#### Listed entries
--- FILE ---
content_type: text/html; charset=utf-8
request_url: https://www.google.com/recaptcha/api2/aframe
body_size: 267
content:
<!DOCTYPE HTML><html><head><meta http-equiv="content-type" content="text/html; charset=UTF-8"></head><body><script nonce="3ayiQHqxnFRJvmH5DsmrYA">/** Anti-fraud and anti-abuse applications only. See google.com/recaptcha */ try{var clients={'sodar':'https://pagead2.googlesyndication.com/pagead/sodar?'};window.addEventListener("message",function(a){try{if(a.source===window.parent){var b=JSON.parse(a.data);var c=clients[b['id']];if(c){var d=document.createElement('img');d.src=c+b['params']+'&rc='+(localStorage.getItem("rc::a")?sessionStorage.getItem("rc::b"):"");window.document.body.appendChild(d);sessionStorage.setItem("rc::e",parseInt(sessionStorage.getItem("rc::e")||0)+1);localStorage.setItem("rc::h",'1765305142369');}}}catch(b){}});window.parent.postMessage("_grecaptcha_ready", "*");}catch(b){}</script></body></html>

#### Work instructions
The word "recaptcha" appears on some lines of the data above; say how many such lines there are, with nothing else.

#### Expected answer
2